Green Party co-leader Caroline Lucas MP described the paperback as a "beautifully written and nourishing vision of a post-growth economics grounded in human-scale culture and community – rather than big finance", while philosopher Roger Scruton opined that "he writes lucidly and eloquently of the moral and spiritual qualities on which we might draw ... [he] is neither gloomy nor self-deceived but tranquil and inspiring. All environmental activists should read him and learn to think in his cultivated and nuanced way".

==Legacy==
Fleming's work was one of the central inspirations behind the now-global Transition Towns movement.
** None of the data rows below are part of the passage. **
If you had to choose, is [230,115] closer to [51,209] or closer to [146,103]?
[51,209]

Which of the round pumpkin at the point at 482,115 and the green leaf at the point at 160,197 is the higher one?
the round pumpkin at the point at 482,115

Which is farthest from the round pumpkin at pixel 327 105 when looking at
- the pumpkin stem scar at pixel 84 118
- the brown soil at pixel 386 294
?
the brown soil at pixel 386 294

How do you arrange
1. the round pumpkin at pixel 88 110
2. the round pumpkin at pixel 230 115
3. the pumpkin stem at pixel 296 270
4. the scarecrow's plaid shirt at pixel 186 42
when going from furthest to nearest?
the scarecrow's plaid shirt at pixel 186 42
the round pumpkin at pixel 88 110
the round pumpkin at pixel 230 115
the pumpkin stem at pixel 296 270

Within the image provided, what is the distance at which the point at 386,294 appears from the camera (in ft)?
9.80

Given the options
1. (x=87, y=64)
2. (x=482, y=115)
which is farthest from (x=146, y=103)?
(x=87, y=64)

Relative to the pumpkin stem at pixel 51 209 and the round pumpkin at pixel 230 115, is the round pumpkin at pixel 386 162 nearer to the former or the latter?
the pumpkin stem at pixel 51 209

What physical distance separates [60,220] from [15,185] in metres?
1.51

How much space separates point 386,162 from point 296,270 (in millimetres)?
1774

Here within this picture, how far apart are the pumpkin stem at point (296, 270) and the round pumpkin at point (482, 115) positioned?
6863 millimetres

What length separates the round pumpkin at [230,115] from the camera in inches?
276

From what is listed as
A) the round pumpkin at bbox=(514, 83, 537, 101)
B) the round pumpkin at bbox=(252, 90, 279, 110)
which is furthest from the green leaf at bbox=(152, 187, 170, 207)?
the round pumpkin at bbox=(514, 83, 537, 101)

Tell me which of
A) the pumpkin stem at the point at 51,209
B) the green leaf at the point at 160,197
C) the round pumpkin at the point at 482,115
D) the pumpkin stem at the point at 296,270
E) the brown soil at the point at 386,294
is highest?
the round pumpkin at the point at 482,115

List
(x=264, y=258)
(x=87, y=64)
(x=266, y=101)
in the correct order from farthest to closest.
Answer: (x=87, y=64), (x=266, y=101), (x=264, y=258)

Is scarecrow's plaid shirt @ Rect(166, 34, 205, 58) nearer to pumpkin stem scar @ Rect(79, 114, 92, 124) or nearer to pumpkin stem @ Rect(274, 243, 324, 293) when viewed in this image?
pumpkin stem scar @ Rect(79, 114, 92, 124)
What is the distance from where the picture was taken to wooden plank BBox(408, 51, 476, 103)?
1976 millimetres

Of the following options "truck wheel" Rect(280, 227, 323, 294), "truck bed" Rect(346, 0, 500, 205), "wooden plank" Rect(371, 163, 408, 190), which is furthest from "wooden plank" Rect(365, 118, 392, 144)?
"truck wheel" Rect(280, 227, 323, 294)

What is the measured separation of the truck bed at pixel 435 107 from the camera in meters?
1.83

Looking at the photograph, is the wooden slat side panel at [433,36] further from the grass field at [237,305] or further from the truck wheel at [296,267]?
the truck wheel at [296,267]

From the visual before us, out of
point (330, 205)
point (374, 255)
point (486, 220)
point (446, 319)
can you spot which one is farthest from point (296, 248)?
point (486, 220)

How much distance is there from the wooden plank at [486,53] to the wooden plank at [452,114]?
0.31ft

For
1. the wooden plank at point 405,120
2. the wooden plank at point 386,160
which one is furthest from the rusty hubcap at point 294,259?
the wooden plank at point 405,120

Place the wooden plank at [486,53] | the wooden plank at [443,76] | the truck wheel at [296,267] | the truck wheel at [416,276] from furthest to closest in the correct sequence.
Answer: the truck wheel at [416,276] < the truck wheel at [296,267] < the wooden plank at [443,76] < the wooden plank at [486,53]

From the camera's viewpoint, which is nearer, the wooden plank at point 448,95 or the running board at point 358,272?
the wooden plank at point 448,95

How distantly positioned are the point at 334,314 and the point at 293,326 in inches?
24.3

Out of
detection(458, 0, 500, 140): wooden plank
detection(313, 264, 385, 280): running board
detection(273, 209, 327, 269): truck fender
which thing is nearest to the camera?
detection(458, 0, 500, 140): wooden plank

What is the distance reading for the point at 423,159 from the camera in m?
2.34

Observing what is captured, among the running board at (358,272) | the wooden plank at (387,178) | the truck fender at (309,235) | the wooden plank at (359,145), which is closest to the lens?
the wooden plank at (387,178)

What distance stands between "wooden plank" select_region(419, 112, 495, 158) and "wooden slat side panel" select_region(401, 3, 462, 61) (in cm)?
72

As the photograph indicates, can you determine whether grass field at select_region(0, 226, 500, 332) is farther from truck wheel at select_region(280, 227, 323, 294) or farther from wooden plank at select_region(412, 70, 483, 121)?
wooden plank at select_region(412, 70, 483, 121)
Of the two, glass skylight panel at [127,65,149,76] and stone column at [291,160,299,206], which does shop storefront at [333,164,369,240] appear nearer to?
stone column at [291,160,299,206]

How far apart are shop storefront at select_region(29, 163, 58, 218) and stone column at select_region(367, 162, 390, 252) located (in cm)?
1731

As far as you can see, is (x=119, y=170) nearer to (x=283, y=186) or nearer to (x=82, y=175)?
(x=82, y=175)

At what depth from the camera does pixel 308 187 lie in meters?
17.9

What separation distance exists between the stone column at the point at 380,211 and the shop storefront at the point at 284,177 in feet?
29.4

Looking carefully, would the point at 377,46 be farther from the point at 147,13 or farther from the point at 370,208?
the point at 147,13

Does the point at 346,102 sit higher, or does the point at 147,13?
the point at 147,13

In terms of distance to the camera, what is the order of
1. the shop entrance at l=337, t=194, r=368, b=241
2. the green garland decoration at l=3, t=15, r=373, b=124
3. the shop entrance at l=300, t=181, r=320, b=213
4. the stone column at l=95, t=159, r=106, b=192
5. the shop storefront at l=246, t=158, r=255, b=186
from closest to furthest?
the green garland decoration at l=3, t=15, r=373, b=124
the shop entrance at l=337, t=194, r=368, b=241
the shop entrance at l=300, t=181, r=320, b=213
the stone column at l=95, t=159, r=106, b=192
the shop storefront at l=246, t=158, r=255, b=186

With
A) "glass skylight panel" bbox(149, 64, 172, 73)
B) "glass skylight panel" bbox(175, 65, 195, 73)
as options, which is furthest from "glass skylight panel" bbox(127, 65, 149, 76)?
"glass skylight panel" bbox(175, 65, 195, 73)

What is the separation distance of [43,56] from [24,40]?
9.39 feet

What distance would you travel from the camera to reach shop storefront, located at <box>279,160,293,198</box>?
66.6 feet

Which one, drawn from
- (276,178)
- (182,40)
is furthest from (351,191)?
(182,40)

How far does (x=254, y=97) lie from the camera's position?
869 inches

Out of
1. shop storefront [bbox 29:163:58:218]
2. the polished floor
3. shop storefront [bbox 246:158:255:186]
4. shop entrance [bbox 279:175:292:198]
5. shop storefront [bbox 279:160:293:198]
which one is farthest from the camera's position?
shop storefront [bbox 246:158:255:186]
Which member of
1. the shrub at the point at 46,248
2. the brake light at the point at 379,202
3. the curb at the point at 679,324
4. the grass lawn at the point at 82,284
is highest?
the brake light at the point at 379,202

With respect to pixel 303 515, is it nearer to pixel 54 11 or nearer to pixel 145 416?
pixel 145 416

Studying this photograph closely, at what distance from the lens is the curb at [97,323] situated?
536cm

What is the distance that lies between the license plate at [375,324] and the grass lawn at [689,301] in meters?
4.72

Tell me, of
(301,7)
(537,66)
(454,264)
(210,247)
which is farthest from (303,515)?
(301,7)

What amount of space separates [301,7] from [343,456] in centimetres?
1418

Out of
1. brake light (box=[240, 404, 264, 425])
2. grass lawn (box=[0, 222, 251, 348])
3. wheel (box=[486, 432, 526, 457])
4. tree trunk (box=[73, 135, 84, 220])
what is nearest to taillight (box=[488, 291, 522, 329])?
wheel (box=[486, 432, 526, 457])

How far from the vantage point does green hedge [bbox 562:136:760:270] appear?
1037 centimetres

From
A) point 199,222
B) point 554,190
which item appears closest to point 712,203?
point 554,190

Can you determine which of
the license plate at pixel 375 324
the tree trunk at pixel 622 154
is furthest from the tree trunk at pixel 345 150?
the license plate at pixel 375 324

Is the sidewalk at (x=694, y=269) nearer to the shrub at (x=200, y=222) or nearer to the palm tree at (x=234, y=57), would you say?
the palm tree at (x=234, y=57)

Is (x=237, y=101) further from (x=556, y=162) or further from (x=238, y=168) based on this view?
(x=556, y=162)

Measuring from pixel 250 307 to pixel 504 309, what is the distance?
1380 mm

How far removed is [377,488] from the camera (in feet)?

He was a regular speaker at initiatives around the UK and at the early Transition Conferences, and a close friend of Transition movement founder Rob Hopkins, who has described his own work as "simply taking Heinberg's insights into peak oil, Holmgren on permaculture and Fleming on community resilience, rolling them together and making the whole thing comprehensible".

In 2020, Peter William Armstrong directed a feature film – The Sequel: What Will Follow Our Troubled Civilisation? – inspired by the growing impact of Fleming's ideas around the world, including testimony from notable individuals such as Roger Scruton, Peter Buffett and Kate Raworth.

While since 2020 Sterling College (Vermont) has offered the $1.5m Surviving the Future online educational programs grounded in exploration of Fleming's work, with the intention to turn traditional distance learning into "place-based, community-focused education dedicated to the regeneration of ecosystems, communities and local economies".